Bu ilişki ortamında bile hala tatillerde Türkiye’ye gidip geliyordum. Babam da bizi arabayla oraya buraya götürüyordu ama bunun dışında aramızdaki ilişki maslahatgüzar seviyesindeydi. 2013 yılının Ekim ayındaki Türkiye tatili hayatımızda birçok şeyi değiştirdi. Babamla biraz biraz konuşmaya başlamıştık. Prostat kanserini yenmişti ama henüz akciğer kanseri olduğunu bilmiyordu ama bir şeylerin ters gittiğinden şüpheleniyordu. Yanlış hatırlamıyorsam kurban bayramıydı ve ikimiz de bu bayramdan nefret ediyorduk. Babam çok daha önce et yemeyi bırakmıştı, ben de o tatilden sonra vejetaryen oldum. O tatilin bir günü kuzenlerimi görmek için Gölcük’e gittik. Çok güzel bir gün oldu ve bizi yatıya kalmamız için ikna etmeye çalışmalarına rağmen gece dönüş yoluna çıktık. Yolda neden bilmiyorum mezarlığın yanında durduk. Arabadan indik, mezarlığın alçak duvarına doğru yürüdük. Konuşmadan, ikimiz de o mezar taşına bakakaldık. Armağan Aksoy. 22 Ağustos 1975 – 28 Ocak 1976.

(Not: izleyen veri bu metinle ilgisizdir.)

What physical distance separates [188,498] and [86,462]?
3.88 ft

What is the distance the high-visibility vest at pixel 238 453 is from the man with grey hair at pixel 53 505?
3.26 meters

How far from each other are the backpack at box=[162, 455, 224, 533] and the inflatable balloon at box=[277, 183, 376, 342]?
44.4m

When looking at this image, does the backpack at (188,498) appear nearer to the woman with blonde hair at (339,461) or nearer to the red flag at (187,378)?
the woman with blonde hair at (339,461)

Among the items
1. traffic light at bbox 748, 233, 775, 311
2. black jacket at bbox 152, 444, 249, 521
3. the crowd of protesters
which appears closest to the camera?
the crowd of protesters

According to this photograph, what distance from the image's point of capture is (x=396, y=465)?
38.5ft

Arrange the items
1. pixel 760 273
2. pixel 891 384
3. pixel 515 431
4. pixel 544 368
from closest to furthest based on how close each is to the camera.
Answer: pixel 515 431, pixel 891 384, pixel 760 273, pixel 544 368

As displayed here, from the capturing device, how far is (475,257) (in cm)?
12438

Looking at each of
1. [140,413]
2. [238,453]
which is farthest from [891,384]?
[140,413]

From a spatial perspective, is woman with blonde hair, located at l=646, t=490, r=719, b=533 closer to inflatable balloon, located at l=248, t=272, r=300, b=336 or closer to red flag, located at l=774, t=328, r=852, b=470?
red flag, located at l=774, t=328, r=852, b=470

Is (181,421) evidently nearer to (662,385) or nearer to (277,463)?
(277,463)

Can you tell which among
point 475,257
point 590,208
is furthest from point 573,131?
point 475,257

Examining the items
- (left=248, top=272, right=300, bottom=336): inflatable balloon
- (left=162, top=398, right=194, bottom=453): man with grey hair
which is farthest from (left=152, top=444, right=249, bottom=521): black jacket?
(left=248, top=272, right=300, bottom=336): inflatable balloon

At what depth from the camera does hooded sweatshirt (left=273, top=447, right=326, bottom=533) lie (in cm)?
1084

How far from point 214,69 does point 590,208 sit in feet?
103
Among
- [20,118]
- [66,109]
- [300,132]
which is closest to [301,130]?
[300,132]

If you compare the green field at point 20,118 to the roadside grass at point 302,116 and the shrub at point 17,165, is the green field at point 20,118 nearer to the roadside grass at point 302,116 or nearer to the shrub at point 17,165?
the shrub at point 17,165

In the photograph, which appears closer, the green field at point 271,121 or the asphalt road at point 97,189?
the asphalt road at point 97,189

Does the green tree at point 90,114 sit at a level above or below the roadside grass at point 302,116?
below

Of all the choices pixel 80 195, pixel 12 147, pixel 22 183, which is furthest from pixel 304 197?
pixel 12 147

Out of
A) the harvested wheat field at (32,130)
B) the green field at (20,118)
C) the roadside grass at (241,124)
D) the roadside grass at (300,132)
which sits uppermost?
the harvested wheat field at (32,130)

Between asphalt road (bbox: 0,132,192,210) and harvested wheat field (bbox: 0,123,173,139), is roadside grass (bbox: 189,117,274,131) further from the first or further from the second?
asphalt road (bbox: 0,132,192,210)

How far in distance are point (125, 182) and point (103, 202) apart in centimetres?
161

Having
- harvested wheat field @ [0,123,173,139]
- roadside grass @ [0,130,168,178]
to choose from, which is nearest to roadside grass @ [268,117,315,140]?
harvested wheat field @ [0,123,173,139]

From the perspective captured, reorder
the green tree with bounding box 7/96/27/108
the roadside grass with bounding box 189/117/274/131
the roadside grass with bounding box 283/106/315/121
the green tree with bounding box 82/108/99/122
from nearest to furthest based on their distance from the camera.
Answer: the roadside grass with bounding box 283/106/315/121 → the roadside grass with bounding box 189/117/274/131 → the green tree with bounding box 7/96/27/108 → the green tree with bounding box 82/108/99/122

“Bir şey sormak istiyorum baba” dedim.

“Sor” dedi.

“Hayalimde bir anı var, hatırladığımı sandığım ilk anım. Hayatım boyunca bu gerçek mi değil mi diye hep merak ettim. Belki sen bilirsin”.

“Anlat bakalım”

Bunun üzerine, Profesör Lupin bana patronus büyüsü için bir anı seç dese hiç düşünmeden seçeceğim anımı anlatmaya başladım. Benim için hayatımın başladığı an.

“Hasan amcamların dükkanındayız. Sen var mısın hatırlamıyorum ama annem var, ve kucağında başını annemin omuzuna koymuş bir bebek. Bebeğin üzerinde beyaz bir el örgüsü yelek var sanki. Bu kadar.”

“Bilmem, olabilir ama. O sıralarda amcanın dükkanına gitmiştik.

“Çok teşekkürler. Kızkardeşim dünyada en çok sevdiğim insandır.”

“Benim de” dedi ve hüngür hüngür ağlamaya başladı. Bu sırada ben de içimden ağlıyordum.

Artık barışmıştık. Beraber arabaya bindik ve yola çıktık. Bundan sonra babamı iki kere daha gördüm.